LeNet GPU对比CPU

目录

一、概述

二、代码

三、测试结果


 

记录下LeNet在GPU和CPU下的一次测试。

一、概述

LeNet是卷积神经网络的祖师爷LeCun在1998年提出,用于解决手写数字识别的视觉任务。

LeNet GPU对比CPU 

二、代码

import torch
import torch.nn as nn
import torch.utils.data as Data
import torchvision
import time


USE_GPU = True

EPOCH = 10
BATCH_SIZE = 50
LR = 0.01
DOWNLOAD_MNIST = True

train_data = torchvision.datasets.MNIST(root='./mnist/', train=True, transform=torchvision.transforms.ToTensor(),
                                        download=DOWNLOAD_MNIST, )
train_loader = Data.DataLoader(dataset=train_data, batch_size=BATCH_SIZE, shuffle=True)
test_data = torchvision.datasets.MNIST(root='./mnist/', train=False)

if USE_GPU:
    test_x = torch.unsqueeze(test_data.test_data, dim=1).type(torch.FloatTensor)[:2000].cuda()/255.
    test_y = test_data.test_labels[:2000].cuda()
else:
    test_x = torch.unsqueeze(test_data.test_data, dim=1).type(torch.FloatTensor)[:2000] / 255.
    test_y = test_data.test_labels[:2000]


# 搭建网络
class _LeNet(nn.Module):
    def __init__(self):
        super(_LeNet, self).__init__()  # 输入是28*28*1

        self.conv1 = nn.Sequential(
            nn.Conv2d(in_channels=1, out_channels=16, kernel_size=5, stride=1, padding=2),  # 28*28*16
            nn.MaxPool2d(kernel_size=2),  # 14*14*16
        )
        self.conv2 = nn.Sequential(
            nn.Conv2d(in_channels=16, out_channels=32, kernel_size=5, stride=1, padding=2),  # 14*14*32
            nn.MaxPool2d(kernel_size=2),  # 7*7*32
        )

**所给记录**

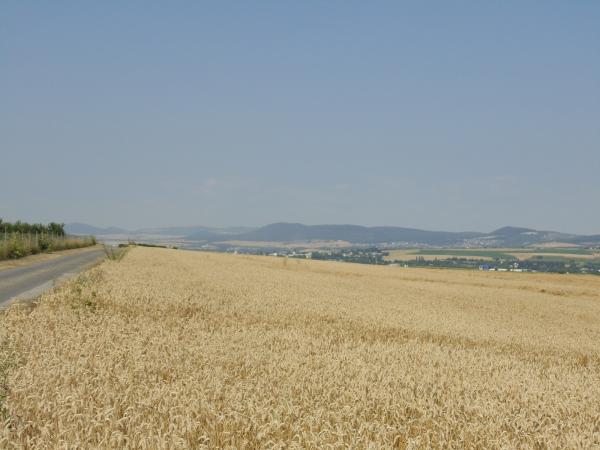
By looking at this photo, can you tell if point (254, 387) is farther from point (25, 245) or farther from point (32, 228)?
point (32, 228)

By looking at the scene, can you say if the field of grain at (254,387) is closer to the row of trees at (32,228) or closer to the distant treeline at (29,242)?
the distant treeline at (29,242)

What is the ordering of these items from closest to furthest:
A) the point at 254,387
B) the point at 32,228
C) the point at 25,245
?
the point at 254,387 → the point at 25,245 → the point at 32,228

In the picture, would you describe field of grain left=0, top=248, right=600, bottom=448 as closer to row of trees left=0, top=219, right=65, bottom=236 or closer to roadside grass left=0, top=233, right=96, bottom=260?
roadside grass left=0, top=233, right=96, bottom=260

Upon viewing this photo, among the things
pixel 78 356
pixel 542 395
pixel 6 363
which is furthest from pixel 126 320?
pixel 542 395

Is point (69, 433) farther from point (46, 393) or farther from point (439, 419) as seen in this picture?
point (439, 419)

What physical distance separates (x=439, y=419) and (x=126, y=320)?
25.8 ft

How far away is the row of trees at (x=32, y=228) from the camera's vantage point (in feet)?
261

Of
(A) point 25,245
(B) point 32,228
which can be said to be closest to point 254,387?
(A) point 25,245

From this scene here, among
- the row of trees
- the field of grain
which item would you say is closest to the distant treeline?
the row of trees

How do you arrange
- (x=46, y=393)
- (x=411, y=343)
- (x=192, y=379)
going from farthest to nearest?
1. (x=411, y=343)
2. (x=192, y=379)
3. (x=46, y=393)

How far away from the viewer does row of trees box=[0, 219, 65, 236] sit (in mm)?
79500

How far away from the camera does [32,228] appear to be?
297 ft

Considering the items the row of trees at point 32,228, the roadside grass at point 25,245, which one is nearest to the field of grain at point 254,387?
the roadside grass at point 25,245

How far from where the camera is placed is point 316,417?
17.9 feet
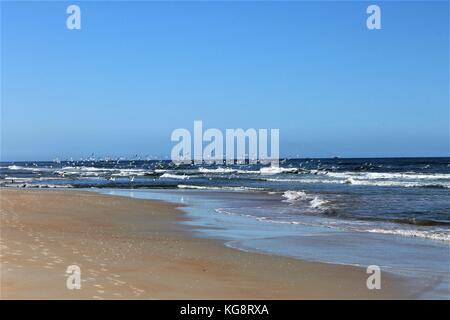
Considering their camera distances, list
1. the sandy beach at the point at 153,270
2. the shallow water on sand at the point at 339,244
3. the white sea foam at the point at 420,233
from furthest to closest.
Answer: the white sea foam at the point at 420,233, the shallow water on sand at the point at 339,244, the sandy beach at the point at 153,270

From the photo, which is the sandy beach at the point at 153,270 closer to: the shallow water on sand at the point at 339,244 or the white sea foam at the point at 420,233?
the shallow water on sand at the point at 339,244

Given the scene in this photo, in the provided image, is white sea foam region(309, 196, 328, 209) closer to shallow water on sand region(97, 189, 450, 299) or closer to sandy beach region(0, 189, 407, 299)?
shallow water on sand region(97, 189, 450, 299)

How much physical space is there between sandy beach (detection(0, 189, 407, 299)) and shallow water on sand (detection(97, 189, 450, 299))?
466mm

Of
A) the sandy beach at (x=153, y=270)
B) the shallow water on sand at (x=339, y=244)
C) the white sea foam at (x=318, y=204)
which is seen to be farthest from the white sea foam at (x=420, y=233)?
the white sea foam at (x=318, y=204)

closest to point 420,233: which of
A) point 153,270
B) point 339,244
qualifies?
point 339,244

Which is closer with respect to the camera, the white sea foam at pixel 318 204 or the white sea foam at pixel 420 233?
the white sea foam at pixel 420 233

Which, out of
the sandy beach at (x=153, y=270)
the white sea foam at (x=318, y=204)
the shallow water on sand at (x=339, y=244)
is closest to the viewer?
the sandy beach at (x=153, y=270)

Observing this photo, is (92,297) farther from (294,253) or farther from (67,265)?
(294,253)

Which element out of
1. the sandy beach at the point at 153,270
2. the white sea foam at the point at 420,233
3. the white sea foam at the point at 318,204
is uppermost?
the sandy beach at the point at 153,270

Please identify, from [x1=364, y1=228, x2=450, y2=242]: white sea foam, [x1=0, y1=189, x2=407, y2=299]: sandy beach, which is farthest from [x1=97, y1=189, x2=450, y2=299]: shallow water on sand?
[x1=0, y1=189, x2=407, y2=299]: sandy beach

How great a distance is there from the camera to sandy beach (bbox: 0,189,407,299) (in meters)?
6.55

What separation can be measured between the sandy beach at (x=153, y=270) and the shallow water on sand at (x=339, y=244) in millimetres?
466

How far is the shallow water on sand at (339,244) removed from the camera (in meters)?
8.18
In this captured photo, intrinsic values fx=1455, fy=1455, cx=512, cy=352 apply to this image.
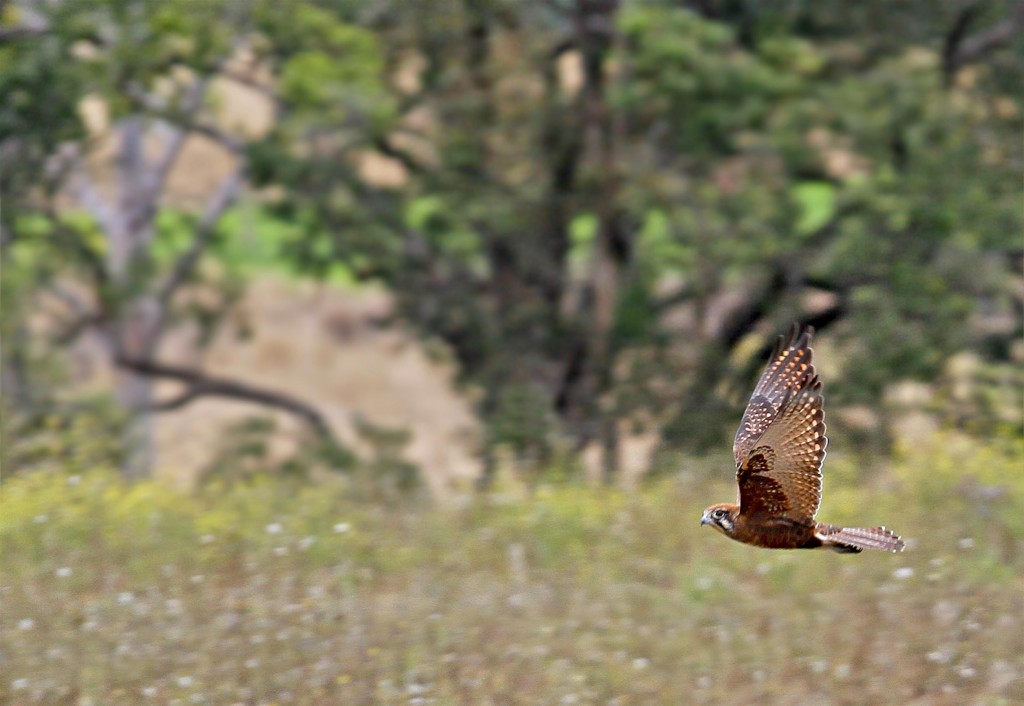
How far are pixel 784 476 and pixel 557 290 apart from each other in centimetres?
782

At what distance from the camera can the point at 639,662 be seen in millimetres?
5762

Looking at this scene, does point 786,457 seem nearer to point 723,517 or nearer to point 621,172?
point 723,517

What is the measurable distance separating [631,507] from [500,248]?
5399 millimetres

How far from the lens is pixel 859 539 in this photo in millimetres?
4938

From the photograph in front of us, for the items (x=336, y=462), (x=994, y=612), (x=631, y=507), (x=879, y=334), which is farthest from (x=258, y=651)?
(x=336, y=462)

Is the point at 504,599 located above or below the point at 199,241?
below

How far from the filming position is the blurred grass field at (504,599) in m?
5.68

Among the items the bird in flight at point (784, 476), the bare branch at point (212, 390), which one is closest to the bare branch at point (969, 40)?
the bare branch at point (212, 390)

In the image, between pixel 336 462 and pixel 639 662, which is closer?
pixel 639 662

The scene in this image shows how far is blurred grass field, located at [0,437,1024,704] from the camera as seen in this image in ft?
18.6

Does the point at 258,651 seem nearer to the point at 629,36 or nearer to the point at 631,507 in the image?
the point at 631,507

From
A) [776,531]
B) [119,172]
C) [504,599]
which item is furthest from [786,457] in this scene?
[119,172]

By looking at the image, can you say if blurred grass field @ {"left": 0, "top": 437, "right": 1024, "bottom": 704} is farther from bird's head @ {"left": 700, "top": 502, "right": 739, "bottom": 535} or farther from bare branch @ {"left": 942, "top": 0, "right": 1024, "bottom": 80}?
bare branch @ {"left": 942, "top": 0, "right": 1024, "bottom": 80}

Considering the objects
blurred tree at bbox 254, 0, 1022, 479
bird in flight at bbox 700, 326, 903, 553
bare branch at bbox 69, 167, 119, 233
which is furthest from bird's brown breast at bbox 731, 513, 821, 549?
bare branch at bbox 69, 167, 119, 233
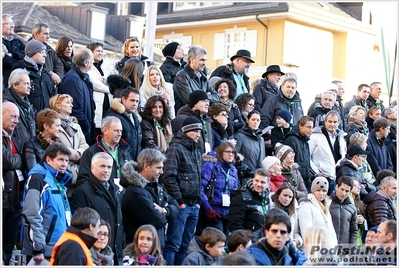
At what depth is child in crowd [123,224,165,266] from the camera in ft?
36.1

**待办任务**
**1)** 用两句话概括这段节选。
**2)** 从记录中挑出所有含有字符串“feet”的行，区分大小写。

**各题答案**
**1)** 这段节选记录了LeNet在GPU和CPU下的一次测试，并说明LeNet由LeCun于1998年提出，用于解决手写数字识别的视觉任务。所附代码使用MNIST数据集，设定训练10个周期、批大小50、学习率0.01，根据USE_GPU决定是否把测试数据放到GPU上，并开始搭建含两个卷积层的网络。

**2)**
How far away is the row of trees at (x=32, y=228) from the camera's vantage point (in feet)?
17.9 feet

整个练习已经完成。